GIVEN EXERCISE 1
Transcribe the passage of the brewing thread starting at "I've got a mate" and ending at "can't help him.".
GIVEN EXERCISE 2
Give each distinct username that appears as a post heading in the brewing thread.
GIVEN EXERCISE 3
Based on the brewing thread, answer yes or no to each statement and quote the words that decide it: (a) The mate who does BIAB includes a mash out. (b) TheWiggman has always had really good head on his own beers. (c) One of the mate's beers was made entirely with wheat.

EXCERPTED PASSAGE
>>>>>
Yep, I'm hanging till I can afford a herms coil setup...


----------



## Bribie G (8/5/14)

Oh still my beating heart


----------



## TheWiggman (8/5/14)

I've got a mate here who does BIAB and he does a single step mash with sparge. No mash out. I've tried 2 of his beers and they poured like soft drink. ZERO head. One was a 100% wheat. He's been chasing better head but short of step mashing, I can't help him. 
If not doing a multiple step is there any way to improve head? And if adding a small percentage of wheat improves head, does this imply that lots of wheat gives better head?

I do similar to what manticle has suggested, and have always had really good head. Joys of HERMS.


----------



## Bribie G (8/5/14)

Well I don't think we can help him either.


----------



## Lodan (8/5/14)

Wiggman, i think you need to inspect your mate's process.
What temperatures is he mashing at? WHat are the serving temps?
<<<<<
EXTRACTED MATERIAL
>>>>>
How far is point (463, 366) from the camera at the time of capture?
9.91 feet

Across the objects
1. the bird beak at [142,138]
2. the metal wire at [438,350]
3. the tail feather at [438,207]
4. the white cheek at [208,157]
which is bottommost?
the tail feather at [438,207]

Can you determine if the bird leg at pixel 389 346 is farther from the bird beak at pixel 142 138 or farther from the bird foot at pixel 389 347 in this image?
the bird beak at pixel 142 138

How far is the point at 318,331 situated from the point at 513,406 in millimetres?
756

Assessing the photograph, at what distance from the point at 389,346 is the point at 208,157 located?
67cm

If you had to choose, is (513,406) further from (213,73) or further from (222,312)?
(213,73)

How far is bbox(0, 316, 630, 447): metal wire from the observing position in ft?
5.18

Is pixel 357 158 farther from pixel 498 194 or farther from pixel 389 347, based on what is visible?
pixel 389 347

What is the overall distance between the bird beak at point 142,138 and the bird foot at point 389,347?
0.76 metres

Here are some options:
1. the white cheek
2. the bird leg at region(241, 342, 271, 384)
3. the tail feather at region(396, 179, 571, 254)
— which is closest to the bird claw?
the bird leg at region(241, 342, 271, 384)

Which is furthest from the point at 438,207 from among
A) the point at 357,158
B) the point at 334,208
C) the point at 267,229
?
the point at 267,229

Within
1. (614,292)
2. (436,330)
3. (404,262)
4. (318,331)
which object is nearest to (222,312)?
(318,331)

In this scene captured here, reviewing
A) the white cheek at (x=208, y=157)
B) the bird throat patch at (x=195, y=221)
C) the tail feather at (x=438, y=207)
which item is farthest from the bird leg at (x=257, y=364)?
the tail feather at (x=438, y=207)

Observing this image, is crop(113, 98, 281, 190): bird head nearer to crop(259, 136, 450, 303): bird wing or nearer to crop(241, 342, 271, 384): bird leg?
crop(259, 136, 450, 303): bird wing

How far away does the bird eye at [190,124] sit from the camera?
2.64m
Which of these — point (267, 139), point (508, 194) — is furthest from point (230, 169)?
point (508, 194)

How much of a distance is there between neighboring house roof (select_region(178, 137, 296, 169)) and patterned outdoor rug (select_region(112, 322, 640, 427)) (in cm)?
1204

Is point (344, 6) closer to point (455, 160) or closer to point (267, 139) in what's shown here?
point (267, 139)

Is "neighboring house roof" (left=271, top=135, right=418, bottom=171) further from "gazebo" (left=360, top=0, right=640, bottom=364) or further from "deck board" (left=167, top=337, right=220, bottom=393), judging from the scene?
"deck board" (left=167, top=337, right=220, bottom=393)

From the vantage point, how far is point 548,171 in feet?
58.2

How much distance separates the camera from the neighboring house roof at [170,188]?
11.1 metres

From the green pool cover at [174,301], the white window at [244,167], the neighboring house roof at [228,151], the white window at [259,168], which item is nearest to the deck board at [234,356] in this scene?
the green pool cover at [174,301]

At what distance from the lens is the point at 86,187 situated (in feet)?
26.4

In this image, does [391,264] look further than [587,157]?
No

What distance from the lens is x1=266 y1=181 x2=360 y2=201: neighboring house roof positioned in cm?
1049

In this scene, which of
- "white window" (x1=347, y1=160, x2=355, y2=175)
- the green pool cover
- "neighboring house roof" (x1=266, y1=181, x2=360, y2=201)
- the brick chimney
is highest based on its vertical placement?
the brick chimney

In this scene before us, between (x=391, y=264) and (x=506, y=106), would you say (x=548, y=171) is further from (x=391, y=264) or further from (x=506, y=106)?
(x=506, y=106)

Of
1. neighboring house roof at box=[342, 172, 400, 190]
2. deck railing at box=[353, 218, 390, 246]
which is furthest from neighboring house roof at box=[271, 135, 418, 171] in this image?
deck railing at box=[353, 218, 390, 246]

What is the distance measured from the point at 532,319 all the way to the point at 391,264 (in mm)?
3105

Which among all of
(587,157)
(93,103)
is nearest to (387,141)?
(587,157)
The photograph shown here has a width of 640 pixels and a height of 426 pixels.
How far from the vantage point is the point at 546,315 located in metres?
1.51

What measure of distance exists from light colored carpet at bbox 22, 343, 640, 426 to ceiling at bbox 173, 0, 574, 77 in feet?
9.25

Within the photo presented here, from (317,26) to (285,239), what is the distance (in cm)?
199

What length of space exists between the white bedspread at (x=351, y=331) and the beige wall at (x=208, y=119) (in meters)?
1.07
<<<<<
RESULT 1
I've got a mate here who does BIAB and he does a single step mash with sparge. No mash out. I've tried 2 of his beers and they poured like soft drink. ZERO head. One was a 100% wheat. He's been chasing better head but short of step mashing, I can't help him.

RESULT 2
Bribie G, TheWiggman, Lodan

RESULT 3
(a) No: "No mash out."
(b) Yes: "have always had really good head"
(c) Yes: "One was a 100% wheat."